WRITTEN INSTRUCTION: Reproduce every one of the rows below word for word, leaving the pictures out.
--- Start SUPPLIED MATERIAL ---
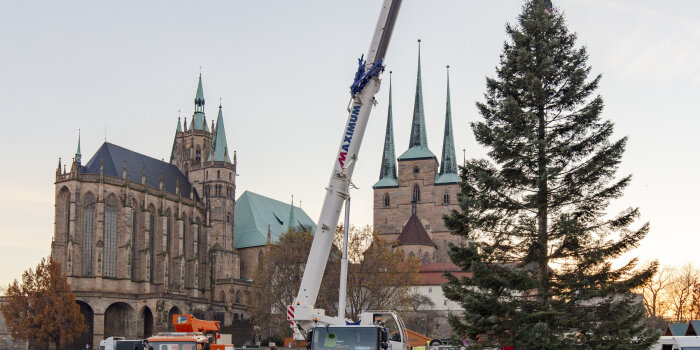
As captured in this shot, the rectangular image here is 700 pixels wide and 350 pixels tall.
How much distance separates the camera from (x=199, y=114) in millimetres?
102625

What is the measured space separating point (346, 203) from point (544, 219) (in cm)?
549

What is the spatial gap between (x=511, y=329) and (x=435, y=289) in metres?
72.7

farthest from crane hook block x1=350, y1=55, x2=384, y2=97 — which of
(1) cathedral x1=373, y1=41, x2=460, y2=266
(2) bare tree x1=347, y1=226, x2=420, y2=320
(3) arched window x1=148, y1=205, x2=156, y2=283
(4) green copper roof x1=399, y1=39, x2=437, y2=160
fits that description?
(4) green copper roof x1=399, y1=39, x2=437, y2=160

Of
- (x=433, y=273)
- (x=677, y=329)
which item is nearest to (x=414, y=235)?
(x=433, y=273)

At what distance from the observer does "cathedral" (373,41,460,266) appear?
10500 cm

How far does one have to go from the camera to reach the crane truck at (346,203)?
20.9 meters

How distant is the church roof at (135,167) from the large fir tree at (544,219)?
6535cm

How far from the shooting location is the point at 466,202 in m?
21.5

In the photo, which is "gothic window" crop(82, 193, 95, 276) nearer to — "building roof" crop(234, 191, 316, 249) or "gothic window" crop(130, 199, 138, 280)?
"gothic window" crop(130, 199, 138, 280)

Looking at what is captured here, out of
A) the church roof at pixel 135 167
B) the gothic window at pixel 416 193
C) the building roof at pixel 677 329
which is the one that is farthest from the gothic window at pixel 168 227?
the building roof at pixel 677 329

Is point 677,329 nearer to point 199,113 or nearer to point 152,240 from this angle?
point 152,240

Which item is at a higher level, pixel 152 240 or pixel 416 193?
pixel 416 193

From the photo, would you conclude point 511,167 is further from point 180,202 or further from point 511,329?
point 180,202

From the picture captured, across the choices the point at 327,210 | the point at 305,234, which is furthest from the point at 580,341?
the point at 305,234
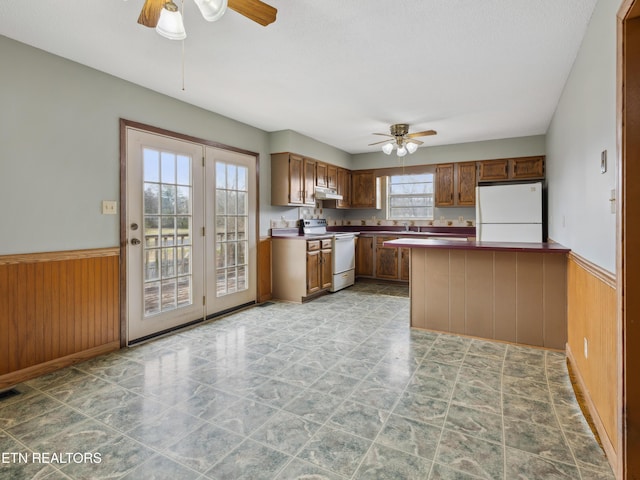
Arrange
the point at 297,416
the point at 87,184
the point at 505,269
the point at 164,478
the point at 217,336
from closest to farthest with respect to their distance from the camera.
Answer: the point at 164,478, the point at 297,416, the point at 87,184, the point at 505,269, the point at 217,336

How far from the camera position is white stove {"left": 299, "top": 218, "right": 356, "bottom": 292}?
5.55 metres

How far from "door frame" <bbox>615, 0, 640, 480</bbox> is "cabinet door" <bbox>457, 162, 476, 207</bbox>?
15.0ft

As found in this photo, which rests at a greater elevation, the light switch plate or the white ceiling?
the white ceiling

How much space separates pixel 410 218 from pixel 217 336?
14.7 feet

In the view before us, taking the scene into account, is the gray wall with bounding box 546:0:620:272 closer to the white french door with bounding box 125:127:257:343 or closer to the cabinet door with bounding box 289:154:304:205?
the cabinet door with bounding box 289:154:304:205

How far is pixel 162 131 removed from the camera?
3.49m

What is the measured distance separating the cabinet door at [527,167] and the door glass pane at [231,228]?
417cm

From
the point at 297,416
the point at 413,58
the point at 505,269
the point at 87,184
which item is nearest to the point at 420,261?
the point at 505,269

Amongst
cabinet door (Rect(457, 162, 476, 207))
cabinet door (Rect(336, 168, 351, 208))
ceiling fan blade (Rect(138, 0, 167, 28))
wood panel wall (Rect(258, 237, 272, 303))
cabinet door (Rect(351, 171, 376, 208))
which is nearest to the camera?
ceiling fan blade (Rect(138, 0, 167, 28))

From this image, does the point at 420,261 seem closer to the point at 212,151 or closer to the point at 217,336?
--- End SUPPLIED MATERIAL ---
WRITTEN RESPONSE:
As captured in this shot, the rectangular image here is 700 pixels wide and 350 pixels tall.
How much distance separates the camera from (x=199, y=114) in millimetres?
102625

What is the measured space separating point (346, 203) from point (544, 219) (in cm)?
549

What is the spatial gap between (x=511, y=329) and (x=435, y=289) in metres?
72.7

farthest from crane hook block x1=350, y1=55, x2=384, y2=97 — which of
(1) cathedral x1=373, y1=41, x2=460, y2=266
(2) bare tree x1=347, y1=226, x2=420, y2=320
(3) arched window x1=148, y1=205, x2=156, y2=283
(4) green copper roof x1=399, y1=39, x2=437, y2=160
fits that description?
(4) green copper roof x1=399, y1=39, x2=437, y2=160

Of
- (x=433, y=273)
- (x=677, y=329)
which item is nearest to (x=414, y=235)?
(x=433, y=273)

At what distance from the observer does "cathedral" (373,41,460,266) appear?
10500 cm

How far does one have to go from the camera to reach the crane truck at (346,203)?
20.9 meters

How distant is the church roof at (135,167) from the large fir tree at (544,219)?
6535cm

How far from the shooting location is the point at 466,202 in m?
21.5

In the photo, which is "gothic window" crop(82, 193, 95, 276) nearer to — "building roof" crop(234, 191, 316, 249) or "gothic window" crop(130, 199, 138, 280)?
"gothic window" crop(130, 199, 138, 280)

Looking at what is captured here, out of
A) the church roof at pixel 135 167
B) the gothic window at pixel 416 193
C) the building roof at pixel 677 329
which is the one that is farthest from the gothic window at pixel 168 227?
the building roof at pixel 677 329

Is point 677,329 nearer to point 199,113 or nearer to point 152,240 from this angle?
point 152,240

Which item is at a higher level, pixel 152 240 or pixel 416 193?
pixel 416 193

From the photo, would you conclude point 511,167 is further from point 180,202 or further from point 511,329?
point 180,202

From the picture captured, across the choices the point at 327,210 | the point at 305,234, which is furthest from the point at 580,341?
the point at 305,234
Arrange
the point at 297,416
the point at 87,184
the point at 505,269
the point at 164,478
the point at 217,336
from closest to farthest with respect to their distance from the camera.
Answer: the point at 164,478, the point at 297,416, the point at 87,184, the point at 505,269, the point at 217,336

How far from the camera position is white stove {"left": 299, "top": 218, "right": 356, "bottom": 292}?
5.55 metres

How far from "door frame" <bbox>615, 0, 640, 480</bbox> is "cabinet door" <bbox>457, 162, 476, 207</bbox>?
15.0ft

As found in this photo, which rests at a greater elevation, the light switch plate or the white ceiling?
the white ceiling

How much space separates pixel 410 218 from pixel 217 336?
14.7 feet

In the view before us, taking the scene into account, is the gray wall with bounding box 546:0:620:272 closer to the white french door with bounding box 125:127:257:343 or closer to the cabinet door with bounding box 289:154:304:205?
the cabinet door with bounding box 289:154:304:205

How far is pixel 162 131 removed from the camera?
3.49m

What is the measured distance separating the cabinet door at [527,167] and the door glass pane at [231,228]?
417cm

From
the point at 297,416
the point at 413,58
the point at 505,269
the point at 87,184
which item is nearest to the point at 420,261?
the point at 505,269

Amongst
cabinet door (Rect(457, 162, 476, 207))
cabinet door (Rect(336, 168, 351, 208))
ceiling fan blade (Rect(138, 0, 167, 28))
wood panel wall (Rect(258, 237, 272, 303))
cabinet door (Rect(351, 171, 376, 208))
which is nearest to the camera?
ceiling fan blade (Rect(138, 0, 167, 28))

From this image, does the point at 420,261 seem closer to the point at 212,151 or closer to the point at 217,336?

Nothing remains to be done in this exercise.